I have to agree with Hawkings on many essential points. Universities and the state do not have nearly enough resources to excavate and evaluate even a fraction of the archaeological sites in the four-corners area, much less display all of their finds for the public. And much of what they don’t get to eventually gets buried or washed away, and so never comes to the attention of people who enjoy such art.  I imagine most craftsmen, even in ancient times, wanted their work to be seen and appreciated.

Reading through reams of comments on my source material—newspaper articles-- I can spot the fault lines of misunderstandings and I want to address them before I get called for something I didn’t write. Nobody is shedding tears for the commercial-scale traffickers who were caught up in this dragnet. But small time operators who were entrapped shouldn’t be treated in the same manner. There were a lot of comments in both papers to the effect, “Expect to do the time if you do the crime,” “If you break the law, you pay the price,” and so on, implying that the law itself is sacrosanct. Really? Tell it to former President Dick “Dick” Cheney and his apparent lackey Bush. Why aren’t they in jail? And then you can move on down the line until you get to local government. Who gets busted depends on whom it is politically expedient to bust, who has access to lawyers and knows how to use them and the budget of the relevant law enforcement agency.

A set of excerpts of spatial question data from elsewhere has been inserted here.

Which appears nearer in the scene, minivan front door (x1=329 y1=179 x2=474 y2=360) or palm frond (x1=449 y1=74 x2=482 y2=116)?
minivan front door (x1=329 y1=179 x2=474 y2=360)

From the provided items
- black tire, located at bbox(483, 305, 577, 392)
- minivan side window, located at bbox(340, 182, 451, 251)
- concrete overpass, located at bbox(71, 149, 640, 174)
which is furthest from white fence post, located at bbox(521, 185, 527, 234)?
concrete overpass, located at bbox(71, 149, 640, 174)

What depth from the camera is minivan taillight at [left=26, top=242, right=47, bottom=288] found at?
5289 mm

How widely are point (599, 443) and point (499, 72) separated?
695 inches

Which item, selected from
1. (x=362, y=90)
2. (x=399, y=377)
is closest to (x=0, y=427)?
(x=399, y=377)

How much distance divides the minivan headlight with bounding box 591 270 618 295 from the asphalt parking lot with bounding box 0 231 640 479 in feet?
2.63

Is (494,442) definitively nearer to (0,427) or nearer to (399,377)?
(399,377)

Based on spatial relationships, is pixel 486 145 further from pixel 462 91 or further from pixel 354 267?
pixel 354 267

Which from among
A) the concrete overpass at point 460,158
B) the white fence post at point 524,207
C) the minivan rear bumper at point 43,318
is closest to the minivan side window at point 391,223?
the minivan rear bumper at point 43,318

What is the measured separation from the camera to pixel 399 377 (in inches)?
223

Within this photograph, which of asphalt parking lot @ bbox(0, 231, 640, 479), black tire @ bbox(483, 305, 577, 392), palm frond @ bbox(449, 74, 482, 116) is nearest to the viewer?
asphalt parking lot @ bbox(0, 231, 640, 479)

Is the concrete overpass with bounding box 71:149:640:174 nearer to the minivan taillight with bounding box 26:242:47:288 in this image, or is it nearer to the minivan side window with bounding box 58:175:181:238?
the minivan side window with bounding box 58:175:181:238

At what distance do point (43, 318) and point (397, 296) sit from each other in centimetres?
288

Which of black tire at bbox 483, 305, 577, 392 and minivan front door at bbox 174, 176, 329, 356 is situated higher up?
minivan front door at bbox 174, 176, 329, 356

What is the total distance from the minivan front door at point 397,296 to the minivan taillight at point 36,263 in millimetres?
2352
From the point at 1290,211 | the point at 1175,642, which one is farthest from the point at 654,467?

I’m against individuals who own a couple of arrowheads being dragged out of their homes by armed thugs for the same reason I’m against anyone being dragged out of his home by an armed thug for, among other things: having sex with a teenager when you are a teenager, file-sharing, smoking a bowl, gambling, cultivating the poppies growing in your back yard (as long as you don’t live on a plantation), failing to discard expired prescription medications, disparaging a cucumber in Arizona, bowling in public in California, or hunting whales in Utah. Any law on the books is eventually going to be misinterpreted and misapplied, and there are too many laws on the books. Whether we are aware of the myriad, small, insipid laws we are breaking every day or not, most of us are just as criminal as some of the people who have been dragged into the black hole of legal bullshit in Blanding. 

[End of article]
Comment By Larmstrong, 7-21-09

Well put!

Comment By Abraham Arnett, 7-22-09

This really is the most irrational, ill informed thing I've ever read. By that rationale, the DEA creates a drug market by going undercover and buying illegal narcotics from innocent men and women who would have not chosen to traffic illegal drugs otherwise. People who believe in their heart of hearts that breaking the law is okay because they've been doing it for years and no one is getting hurt have absolutely no shame, no common sense and no business living in civilized society.